Work required: In the records below, lay out the lines from the line containing "How great a" to the line containing "(x=517, y=487) <" as a Markdown table with the columns Row and Line, skipping blank lines.

▽

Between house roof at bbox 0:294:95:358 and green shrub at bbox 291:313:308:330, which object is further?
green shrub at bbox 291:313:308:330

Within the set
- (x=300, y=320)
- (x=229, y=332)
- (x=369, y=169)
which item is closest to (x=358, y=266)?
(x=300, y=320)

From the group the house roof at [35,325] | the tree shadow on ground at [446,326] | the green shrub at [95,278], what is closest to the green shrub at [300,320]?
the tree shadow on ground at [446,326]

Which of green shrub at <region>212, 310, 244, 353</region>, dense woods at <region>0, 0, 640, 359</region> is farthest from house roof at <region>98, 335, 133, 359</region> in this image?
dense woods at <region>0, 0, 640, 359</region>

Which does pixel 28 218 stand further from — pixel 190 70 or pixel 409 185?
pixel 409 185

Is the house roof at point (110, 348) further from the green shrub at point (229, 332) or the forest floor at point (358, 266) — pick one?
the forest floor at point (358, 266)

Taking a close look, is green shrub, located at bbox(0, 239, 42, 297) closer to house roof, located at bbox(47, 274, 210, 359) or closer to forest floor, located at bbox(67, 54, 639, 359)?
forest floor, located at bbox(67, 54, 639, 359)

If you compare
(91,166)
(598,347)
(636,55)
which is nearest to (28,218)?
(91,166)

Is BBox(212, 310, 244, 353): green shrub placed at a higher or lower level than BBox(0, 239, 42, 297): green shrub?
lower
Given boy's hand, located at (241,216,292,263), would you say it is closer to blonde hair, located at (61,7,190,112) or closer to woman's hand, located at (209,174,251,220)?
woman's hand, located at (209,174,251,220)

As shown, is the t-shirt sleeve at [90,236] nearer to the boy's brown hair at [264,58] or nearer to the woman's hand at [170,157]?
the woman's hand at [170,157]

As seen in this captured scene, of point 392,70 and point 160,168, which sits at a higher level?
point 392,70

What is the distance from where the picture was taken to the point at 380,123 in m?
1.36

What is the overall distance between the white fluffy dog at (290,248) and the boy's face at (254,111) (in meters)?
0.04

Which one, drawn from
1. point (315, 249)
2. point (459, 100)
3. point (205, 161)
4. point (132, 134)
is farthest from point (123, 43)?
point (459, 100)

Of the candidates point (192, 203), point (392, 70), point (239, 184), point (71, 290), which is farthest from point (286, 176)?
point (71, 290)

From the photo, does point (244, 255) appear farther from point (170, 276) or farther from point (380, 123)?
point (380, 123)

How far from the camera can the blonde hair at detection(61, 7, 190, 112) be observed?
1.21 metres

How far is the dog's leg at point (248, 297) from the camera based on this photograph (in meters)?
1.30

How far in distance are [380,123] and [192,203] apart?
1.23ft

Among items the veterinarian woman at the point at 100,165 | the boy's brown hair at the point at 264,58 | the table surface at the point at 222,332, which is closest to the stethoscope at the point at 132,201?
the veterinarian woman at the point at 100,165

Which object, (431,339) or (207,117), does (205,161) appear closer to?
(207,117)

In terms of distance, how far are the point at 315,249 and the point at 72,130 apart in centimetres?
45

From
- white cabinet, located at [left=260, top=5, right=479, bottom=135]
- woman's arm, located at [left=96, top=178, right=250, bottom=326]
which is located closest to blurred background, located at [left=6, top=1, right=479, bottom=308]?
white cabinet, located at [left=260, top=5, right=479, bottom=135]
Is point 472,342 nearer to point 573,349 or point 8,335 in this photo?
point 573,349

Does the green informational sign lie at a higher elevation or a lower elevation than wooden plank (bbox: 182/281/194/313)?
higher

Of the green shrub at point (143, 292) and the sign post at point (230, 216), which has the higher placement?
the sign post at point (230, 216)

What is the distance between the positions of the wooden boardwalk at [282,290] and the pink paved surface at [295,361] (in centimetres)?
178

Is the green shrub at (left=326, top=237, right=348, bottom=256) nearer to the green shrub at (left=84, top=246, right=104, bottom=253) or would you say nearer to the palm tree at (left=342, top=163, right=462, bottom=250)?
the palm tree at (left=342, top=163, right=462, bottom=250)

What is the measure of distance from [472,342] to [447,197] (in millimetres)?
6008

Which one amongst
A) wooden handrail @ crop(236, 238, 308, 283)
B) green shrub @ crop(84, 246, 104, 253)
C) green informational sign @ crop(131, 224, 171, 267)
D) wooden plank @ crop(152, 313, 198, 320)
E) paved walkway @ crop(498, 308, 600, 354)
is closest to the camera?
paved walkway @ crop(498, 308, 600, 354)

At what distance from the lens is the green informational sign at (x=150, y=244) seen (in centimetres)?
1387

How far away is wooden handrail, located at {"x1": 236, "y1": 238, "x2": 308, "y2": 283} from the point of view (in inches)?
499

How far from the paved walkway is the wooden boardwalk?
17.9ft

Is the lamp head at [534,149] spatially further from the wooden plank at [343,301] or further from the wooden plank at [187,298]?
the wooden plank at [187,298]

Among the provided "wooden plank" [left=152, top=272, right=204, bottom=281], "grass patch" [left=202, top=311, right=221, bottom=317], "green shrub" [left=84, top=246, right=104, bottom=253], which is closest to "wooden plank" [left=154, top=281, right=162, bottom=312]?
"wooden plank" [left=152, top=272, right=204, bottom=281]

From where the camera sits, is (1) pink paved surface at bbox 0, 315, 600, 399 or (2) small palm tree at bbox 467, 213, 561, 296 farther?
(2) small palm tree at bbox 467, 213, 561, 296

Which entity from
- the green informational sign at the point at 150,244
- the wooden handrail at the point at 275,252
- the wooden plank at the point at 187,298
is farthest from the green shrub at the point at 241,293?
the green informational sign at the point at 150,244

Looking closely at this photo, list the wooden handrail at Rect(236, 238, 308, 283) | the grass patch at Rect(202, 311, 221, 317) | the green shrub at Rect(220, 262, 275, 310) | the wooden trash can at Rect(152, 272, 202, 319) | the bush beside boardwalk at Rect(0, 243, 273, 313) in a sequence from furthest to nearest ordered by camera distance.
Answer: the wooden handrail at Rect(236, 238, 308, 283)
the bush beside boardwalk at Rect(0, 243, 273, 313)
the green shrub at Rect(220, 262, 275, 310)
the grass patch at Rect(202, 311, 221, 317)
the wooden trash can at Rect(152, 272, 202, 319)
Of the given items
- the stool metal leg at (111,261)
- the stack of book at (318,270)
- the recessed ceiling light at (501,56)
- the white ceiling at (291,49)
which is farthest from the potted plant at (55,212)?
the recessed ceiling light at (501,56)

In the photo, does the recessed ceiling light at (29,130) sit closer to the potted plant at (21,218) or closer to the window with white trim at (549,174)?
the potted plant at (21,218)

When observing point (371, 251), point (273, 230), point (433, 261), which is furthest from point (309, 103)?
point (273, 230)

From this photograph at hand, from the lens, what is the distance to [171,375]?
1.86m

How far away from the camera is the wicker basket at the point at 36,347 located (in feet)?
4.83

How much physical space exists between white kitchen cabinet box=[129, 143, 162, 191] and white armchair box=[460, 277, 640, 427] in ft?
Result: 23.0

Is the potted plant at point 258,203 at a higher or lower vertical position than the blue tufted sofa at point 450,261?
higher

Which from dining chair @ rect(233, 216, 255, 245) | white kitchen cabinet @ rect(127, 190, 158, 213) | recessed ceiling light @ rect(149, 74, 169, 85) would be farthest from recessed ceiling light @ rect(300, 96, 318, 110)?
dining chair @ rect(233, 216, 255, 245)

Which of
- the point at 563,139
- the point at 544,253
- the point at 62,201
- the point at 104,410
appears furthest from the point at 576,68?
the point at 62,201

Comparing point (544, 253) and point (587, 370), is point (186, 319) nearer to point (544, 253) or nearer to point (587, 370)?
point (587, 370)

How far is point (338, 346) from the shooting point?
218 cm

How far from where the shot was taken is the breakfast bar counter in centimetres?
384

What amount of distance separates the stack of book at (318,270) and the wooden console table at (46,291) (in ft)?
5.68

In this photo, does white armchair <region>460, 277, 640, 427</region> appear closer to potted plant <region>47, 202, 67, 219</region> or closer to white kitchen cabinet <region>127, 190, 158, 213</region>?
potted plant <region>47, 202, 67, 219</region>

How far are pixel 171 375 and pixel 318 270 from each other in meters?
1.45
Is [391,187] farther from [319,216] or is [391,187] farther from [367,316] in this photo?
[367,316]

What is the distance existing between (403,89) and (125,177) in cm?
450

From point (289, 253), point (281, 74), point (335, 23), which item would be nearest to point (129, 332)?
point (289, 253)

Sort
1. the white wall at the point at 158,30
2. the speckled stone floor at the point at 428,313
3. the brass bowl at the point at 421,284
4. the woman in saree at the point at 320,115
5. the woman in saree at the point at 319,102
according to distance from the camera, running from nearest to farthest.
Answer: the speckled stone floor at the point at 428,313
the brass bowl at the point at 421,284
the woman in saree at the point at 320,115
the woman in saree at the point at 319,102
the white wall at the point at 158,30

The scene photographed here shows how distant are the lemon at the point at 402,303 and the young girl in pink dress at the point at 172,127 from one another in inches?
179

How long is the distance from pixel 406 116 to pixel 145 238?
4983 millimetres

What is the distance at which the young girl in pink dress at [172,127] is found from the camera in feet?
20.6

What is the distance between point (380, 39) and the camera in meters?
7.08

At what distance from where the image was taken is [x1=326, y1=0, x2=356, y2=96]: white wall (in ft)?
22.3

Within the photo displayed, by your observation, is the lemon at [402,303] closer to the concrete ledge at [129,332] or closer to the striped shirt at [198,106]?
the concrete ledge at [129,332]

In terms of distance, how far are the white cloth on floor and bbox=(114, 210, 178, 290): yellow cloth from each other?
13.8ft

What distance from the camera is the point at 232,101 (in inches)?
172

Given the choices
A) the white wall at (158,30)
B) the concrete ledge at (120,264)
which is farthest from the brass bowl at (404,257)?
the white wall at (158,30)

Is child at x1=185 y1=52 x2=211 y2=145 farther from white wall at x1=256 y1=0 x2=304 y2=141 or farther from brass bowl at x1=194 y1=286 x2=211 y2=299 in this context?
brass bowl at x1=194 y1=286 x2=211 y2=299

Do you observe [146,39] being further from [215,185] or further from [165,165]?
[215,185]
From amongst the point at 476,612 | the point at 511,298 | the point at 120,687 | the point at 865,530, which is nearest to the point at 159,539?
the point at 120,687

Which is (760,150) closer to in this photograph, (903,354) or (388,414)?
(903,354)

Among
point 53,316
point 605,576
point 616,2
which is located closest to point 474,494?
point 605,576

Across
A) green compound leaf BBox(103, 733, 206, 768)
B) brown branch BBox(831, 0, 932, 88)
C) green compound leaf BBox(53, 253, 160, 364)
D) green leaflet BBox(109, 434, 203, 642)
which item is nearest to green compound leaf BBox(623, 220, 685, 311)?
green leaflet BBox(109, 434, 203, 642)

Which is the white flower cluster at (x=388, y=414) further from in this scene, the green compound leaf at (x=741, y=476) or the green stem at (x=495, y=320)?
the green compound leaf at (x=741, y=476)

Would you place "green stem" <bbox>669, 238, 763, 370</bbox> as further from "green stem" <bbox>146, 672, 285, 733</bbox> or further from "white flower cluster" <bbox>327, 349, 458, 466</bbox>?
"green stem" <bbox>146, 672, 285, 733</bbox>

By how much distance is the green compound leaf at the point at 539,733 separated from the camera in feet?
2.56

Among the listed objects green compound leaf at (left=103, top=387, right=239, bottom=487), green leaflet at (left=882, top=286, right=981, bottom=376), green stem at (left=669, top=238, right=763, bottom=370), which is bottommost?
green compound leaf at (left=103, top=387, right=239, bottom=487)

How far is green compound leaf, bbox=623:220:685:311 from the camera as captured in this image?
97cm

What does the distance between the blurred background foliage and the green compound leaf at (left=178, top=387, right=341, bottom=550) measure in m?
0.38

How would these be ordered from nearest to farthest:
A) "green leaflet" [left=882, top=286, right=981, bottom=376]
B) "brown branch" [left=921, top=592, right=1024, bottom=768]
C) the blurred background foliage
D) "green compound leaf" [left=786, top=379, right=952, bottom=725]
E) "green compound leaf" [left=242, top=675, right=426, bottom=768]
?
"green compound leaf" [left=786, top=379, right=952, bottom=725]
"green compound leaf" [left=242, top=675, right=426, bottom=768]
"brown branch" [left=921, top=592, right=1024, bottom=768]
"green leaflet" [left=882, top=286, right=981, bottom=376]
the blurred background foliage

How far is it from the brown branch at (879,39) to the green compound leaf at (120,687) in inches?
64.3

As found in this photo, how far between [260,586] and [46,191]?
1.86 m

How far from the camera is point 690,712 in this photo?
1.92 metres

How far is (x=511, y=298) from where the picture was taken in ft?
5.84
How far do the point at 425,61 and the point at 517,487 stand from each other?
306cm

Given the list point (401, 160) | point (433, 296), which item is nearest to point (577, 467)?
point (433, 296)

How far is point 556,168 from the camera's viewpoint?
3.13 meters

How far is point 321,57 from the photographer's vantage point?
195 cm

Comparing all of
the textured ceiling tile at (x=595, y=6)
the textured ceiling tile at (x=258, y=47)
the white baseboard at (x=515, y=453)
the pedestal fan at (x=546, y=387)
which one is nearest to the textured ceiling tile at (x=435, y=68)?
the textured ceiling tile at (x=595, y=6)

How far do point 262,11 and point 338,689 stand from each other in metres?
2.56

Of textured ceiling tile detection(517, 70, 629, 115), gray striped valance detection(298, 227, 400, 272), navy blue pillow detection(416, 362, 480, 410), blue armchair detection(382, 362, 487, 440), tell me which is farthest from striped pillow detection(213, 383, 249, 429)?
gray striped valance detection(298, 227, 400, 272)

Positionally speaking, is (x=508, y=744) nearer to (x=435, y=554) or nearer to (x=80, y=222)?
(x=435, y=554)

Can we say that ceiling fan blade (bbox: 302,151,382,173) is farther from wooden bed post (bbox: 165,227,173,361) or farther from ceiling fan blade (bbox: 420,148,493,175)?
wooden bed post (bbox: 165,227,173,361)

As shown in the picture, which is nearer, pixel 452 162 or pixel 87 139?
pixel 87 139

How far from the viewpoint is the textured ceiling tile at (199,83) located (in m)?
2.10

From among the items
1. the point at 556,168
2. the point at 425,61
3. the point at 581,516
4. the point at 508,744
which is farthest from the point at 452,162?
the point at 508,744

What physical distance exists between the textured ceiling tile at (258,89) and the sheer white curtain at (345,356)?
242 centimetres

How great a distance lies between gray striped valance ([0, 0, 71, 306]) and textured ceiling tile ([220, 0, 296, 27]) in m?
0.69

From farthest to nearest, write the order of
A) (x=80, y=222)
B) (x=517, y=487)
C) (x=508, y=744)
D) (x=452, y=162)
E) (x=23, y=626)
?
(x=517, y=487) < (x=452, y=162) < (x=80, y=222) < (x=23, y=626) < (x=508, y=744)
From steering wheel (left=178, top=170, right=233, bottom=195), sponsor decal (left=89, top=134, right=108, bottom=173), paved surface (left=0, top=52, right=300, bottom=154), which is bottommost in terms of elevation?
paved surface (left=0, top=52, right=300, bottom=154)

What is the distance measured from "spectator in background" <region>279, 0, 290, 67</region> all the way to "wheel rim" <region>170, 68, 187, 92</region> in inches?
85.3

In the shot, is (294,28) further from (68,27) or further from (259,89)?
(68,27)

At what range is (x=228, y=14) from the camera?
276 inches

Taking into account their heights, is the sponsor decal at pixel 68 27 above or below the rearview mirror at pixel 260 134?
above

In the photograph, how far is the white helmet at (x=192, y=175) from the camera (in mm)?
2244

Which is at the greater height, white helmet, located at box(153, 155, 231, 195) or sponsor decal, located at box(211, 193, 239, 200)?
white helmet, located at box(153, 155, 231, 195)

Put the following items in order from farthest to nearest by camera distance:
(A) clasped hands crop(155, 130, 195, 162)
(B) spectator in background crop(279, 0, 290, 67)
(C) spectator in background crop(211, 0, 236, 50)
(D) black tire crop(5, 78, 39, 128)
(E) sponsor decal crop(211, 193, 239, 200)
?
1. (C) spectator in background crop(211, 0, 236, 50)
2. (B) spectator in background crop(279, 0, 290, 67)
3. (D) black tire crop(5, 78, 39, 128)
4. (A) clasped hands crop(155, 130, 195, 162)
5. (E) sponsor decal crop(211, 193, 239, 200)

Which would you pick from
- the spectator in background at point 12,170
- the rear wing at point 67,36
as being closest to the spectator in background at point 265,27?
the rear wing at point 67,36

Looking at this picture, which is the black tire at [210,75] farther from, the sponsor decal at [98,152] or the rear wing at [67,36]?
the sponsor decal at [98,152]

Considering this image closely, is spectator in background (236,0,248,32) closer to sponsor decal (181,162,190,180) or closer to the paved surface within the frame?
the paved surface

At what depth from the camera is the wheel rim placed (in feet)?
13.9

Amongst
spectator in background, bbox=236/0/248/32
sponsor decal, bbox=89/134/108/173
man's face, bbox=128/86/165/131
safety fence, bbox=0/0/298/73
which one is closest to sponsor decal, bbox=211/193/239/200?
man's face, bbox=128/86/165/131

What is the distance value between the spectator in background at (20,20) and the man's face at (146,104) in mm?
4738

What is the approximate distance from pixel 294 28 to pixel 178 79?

△

Solution to this task:
| Row | Line |
|---|---|
| 1 | How great a distance lies between gray striped valance ([0, 0, 71, 306]) and textured ceiling tile ([220, 0, 296, 27]) in m? |
| 2 | 0.69 |
| 3 | From farthest to nearest, write the order of |
| 4 | A) (x=80, y=222) |
| 5 | B) (x=517, y=487) |
| 6 | C) (x=508, y=744) |
| 7 | D) (x=452, y=162) |
| 8 | E) (x=23, y=626) |
| 9 | ? |
| 10 | (x=517, y=487) < (x=452, y=162) < (x=80, y=222) < (x=23, y=626) < (x=508, y=744) |